[PASSAGE SHOWN]
* * * * * * *

5/3/14

Trailer!

It's been a while, but between android programming and writing raytracers and modelers and attempting to learn After Effects while getting used to Premiere Pro, I have put together a short trailer for the film:


Post is still a struggle of a process, but it has been amazing finally seeing my footage come together. A shortened version of this will also be shown at the Visual Arts Center @ DMAX next Tuesday. Enjoy!

3/10/14

hats

Hats should be worn one at a time, most of the time.

This is the lame metaphor I came up with—wow, has it been 13 weeks already??—last December when I jumped into the beginning of this project. Although I was prepared for the task, I could not help but succumb to the flooding of worries that come with independent filmmaking. Independent, as in, not “indie”-fresh-and-hip-and-cool, but as in thoroughly on your own. I found myself suddenly wearing all the hats of filmmaking: cinematographer, camerawoman, director, assistant, lighter, sound woman, editor, grip, etc.


showing how i really feel, with my furry friend, deadcat
There is certainly no rest when it comes to playing all these roles at once. I barely slept the night before my first interview shoot: I spent the whole night trying to decide between 24fps and 30fps, believing that the wrong choice would be the death of me. I was most worried about lighting and focus and being able to act comfortable and natural to my sensitive interview subjects while simultaneously monitoring my new, unfamiliar camera and sound equipment.


I took a deep breath and stepped into my first interview shoot. It was a biggie; it was the one in the mountain side with my foster mountain grandparents (or mtn.grandparents as I refer to them in my film logs). I felt completely unorganized and even a little foolish, as if I were an unworthy Sisyphus and the project was a crumbling rock falling from my shoulders.

Fortunately, as I have learned many times over, taking a deep breath and letting yourself fall into your passions can be quite rewarding. We all have our self-doubts and some moments the doubts are bigger. But our subconscious expertise is always buried somewhere within ourselves.

* * * * * * *

[DATA FOR THE TASK]
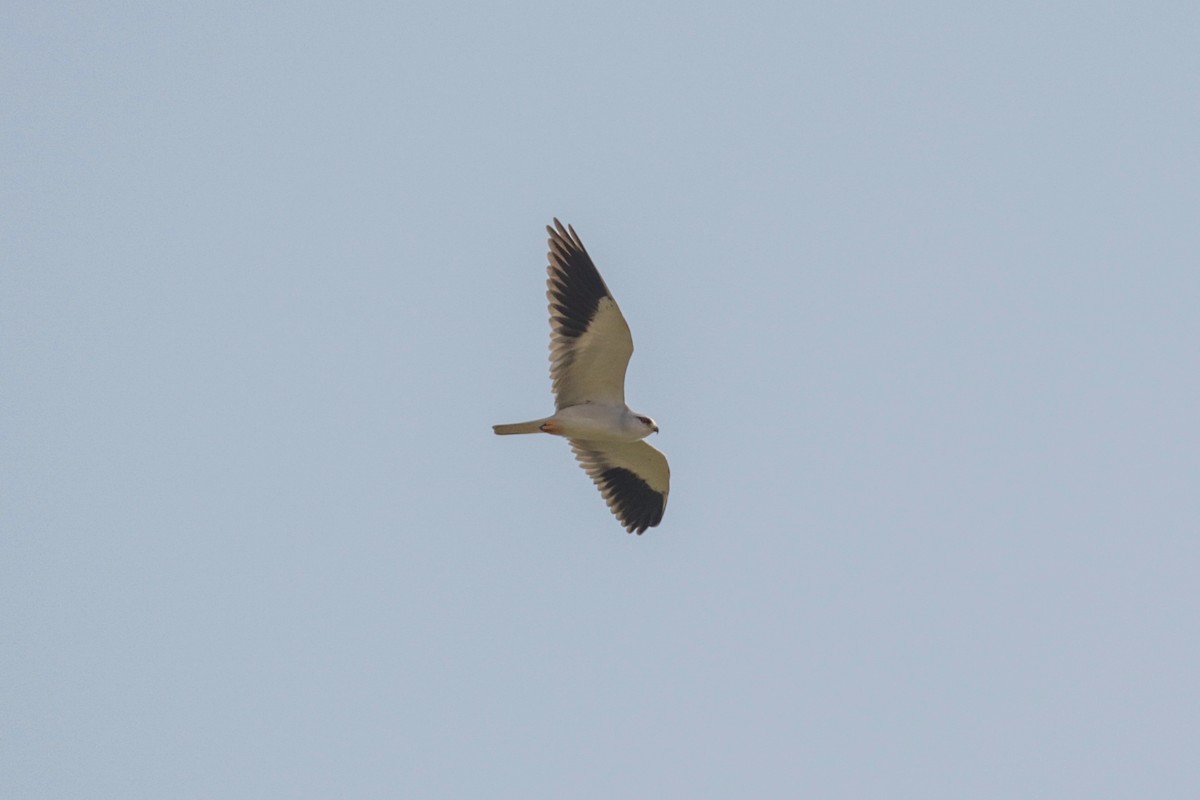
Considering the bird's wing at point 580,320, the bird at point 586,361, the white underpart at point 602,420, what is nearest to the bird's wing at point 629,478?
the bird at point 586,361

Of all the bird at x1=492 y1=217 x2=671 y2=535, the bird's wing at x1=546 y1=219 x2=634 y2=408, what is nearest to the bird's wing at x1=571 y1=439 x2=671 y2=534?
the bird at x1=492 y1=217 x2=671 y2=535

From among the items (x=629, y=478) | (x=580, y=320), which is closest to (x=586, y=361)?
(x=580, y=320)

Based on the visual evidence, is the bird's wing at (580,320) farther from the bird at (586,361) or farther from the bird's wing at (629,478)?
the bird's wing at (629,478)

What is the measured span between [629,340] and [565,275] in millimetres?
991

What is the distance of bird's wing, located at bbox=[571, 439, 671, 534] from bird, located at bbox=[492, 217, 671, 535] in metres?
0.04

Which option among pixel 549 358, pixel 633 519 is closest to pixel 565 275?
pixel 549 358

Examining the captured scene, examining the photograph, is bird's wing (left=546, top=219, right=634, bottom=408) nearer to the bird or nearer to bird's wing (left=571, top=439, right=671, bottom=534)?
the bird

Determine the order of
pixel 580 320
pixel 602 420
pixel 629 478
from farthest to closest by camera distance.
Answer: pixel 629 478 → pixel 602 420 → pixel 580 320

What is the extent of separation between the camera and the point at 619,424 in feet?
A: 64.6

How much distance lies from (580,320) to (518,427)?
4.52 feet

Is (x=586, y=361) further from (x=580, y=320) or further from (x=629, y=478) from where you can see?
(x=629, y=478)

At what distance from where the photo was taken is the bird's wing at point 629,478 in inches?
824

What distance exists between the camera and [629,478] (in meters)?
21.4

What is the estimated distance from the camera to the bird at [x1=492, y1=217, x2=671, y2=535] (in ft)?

* * * * * * *

[TASK A] List the filmmaking roles that the filmmaking blog names as the hats the writer suddenly found themselves wearing.
[TASK B] Please give the lines of the listing from the line with "Is (x=586, y=361)" through the end of the listing as a Markdown table with the columns Row and Line, leaving out blank lines.

[WRITTEN REPLY A]
- cinematographer
- camerawoman
- director
- assistant
- lighter
- sound woman
- editor
- grip

[WRITTEN REPLY B]
| Row | Line |
|---|---|
| 1 | Is (x=586, y=361) further from (x=580, y=320) or further from (x=629, y=478) from where you can see? |
| 2 | (x=629, y=478) |
| 3 | At what distance from where the photo was taken is the bird's wing at point 629,478 in inches? |
| 4 | 824 |
| 5 | What distance exists between the camera and [629,478] (in meters)? |
| 6 | 21.4 |
| 7 | What is the estimated distance from the camera to the bird at [x1=492, y1=217, x2=671, y2=535] (in ft)? |